Uber: My Most Interesting Ride

driving at night
Pink Sherbet Photography cc 2013 https://creativecommons.org/licenses/by/2.0/deed.en

I get asked a lot what my most interesting ride has been. A lot of them have been interesting. You never know who gets in and out of your car from ride to ride. One night, I drove a woman who used to work in concert promotion. Yes, she had some stories. Sometimes, you get a couple – or two couples, who are just lubricated enough to talk, and the conversation goes sideways. In a good way, but I usually find myself laughing at the end of those rides.

But my most interesting ride came at the end of my first bar close shift. A word about working bar close. After midnight, especially on Friday and Saturday night, it’s a crap shoot who’s going to get in your car or even if they show up. The combination of alcohol and fatigue does not bring out the best in people. In fact, it tends to bring out the worst after 2 AM. And from 2-3 AM the Sunday morning following Cincinnati’s Bunbury Festival was no exception.

But after 3? I found myself on the city’s West Side for my last rides. I live on the east side near Kenwood, the shopping district near wealthy Indian Hill and some more modest towns. Uber has a feature that lets you enter a destination to move toward by a certain time, so when I first headed over to the West Side after bar close, I put my house into the app. And then I decided to pick up one last ride. It was the night of a major festival. There might be some stragglers downtown or in Over-the-Rhine. Right?

My instincts were correct. As I reached downtown, the app flagged a ride along Seventh Street. I rolled up on a pizza place that, to my surprise, was still open after 3 AM. Go figure. A rather attractive young girl and a well-dressed man got in the car. She was giggling.

“Do you know this apartment complex in Hyde Park?” she asked.

I did. And it was on my way home. To say that I was happy about this was an understatement, especially after one of the most stressful hours of my Uber career.

I start the ride, and we’re soon headed up I-71 toward the city’s northeast side. The next thing I hear is the girl whispering, “This is how I used to do it.”

Do what?

Her head disappears. Wait. Is she doing what I think she doing?

I hear a smacking sound, and my male passenger looks like he’s in a trance when I glance in the rearview. Now, I know Uber has community guidelines about this. Unfortunately, I never memorized them, so I had no clue how to respond to this. OK, maybe she’s being naughty by giving her boyfriend an Uber to remember.
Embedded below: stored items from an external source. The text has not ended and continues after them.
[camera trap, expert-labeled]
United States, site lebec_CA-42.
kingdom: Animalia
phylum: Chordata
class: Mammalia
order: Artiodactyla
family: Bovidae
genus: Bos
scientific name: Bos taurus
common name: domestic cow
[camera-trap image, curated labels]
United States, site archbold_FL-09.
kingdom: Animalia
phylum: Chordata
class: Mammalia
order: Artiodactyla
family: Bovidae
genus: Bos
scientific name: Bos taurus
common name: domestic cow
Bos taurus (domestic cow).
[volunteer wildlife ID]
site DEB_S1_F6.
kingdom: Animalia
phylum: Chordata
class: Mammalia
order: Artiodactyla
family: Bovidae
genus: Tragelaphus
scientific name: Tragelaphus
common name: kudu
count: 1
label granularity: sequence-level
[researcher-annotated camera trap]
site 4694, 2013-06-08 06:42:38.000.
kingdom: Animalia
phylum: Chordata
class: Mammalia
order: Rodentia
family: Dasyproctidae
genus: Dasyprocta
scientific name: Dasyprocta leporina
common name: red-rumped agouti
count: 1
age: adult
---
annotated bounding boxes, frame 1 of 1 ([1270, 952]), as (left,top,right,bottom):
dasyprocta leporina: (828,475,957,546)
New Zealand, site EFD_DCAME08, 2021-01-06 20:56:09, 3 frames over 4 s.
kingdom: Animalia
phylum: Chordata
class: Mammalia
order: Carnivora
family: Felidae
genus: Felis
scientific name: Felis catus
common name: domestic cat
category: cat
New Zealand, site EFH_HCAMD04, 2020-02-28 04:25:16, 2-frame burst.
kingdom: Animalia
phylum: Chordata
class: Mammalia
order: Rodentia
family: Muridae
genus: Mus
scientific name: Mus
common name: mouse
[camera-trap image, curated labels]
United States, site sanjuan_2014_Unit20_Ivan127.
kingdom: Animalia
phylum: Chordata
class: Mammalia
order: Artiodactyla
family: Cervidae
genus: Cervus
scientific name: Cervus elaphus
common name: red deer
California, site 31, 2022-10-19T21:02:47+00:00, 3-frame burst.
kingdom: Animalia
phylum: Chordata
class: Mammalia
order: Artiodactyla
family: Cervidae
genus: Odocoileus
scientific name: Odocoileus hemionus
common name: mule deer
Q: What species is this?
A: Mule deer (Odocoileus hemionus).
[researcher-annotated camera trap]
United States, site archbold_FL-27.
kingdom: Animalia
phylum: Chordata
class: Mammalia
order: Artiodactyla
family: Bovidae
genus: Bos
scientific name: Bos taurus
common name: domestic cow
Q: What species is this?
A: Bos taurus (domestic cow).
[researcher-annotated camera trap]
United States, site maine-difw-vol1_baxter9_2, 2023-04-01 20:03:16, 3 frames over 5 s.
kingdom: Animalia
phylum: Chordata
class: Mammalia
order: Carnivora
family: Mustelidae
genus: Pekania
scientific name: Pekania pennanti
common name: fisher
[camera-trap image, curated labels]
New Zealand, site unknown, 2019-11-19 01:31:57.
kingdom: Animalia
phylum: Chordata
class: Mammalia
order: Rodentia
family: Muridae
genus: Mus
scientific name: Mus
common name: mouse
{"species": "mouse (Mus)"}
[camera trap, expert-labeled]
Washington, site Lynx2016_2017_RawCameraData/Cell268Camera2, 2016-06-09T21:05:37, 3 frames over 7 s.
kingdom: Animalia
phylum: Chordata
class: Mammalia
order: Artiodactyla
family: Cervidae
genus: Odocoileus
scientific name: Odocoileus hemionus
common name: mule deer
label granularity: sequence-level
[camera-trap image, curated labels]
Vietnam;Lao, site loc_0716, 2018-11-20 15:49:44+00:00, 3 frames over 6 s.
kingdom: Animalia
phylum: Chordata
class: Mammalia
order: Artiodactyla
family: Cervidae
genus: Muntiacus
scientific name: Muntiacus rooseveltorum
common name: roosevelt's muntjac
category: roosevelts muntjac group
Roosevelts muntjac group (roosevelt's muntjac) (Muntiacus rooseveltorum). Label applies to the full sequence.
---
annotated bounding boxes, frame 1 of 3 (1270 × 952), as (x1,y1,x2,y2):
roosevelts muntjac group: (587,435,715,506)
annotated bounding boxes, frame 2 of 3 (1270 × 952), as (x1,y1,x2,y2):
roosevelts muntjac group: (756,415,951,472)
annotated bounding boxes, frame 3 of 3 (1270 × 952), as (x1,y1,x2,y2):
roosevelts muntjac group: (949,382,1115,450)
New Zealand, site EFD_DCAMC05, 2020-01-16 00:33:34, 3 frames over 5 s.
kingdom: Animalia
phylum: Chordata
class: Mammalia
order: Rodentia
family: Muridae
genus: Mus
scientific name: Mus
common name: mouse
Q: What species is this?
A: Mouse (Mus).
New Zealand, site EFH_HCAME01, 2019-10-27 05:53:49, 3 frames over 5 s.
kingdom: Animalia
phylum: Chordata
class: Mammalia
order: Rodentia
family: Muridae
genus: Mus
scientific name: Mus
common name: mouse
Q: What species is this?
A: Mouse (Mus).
I know I’d remember it, and I was up front driving. Then, as I’m getting off the exit to head to their apartment, the man grunts.

Immediately, I start thinking about Uber’s infamous vomit bounty, wherein you pay Uber $200 for spilling bodily fluids in a driver’s car. Usually, it’s vomit. I’ve heard stories of other secretions best not mentioned here, but they’re often the result of excessive drinking. Up to this point, the only person to toss their cookies in my car expected it to happen and brought her own barf bag.

But this sort of… residue?

I sigh and get it overwith, taking them to the apartment. A funny thing happened when the ride ended. She went into one building. He went into the other. I’ve gone from envying the guy (and no, I’ve never asked my wife to try anything similar) to worrying about my backseat with its cloth covers to… WTF? Normally, that sort of thing is foreplay. I had assumed my passengers would be almost to hot and heavy to make it into their apartment before the clothes came off. But nope. They went their separate ways.

The kicker? They left me a clean backseat, absolutely no noticeable trace that they had even been in the car. Still the strangest ride I’ve ever taken.

And yes, the next day, I looked up what you were supposed to do as a driver in that situation. Uber does, in fact, frown on that sort of thing.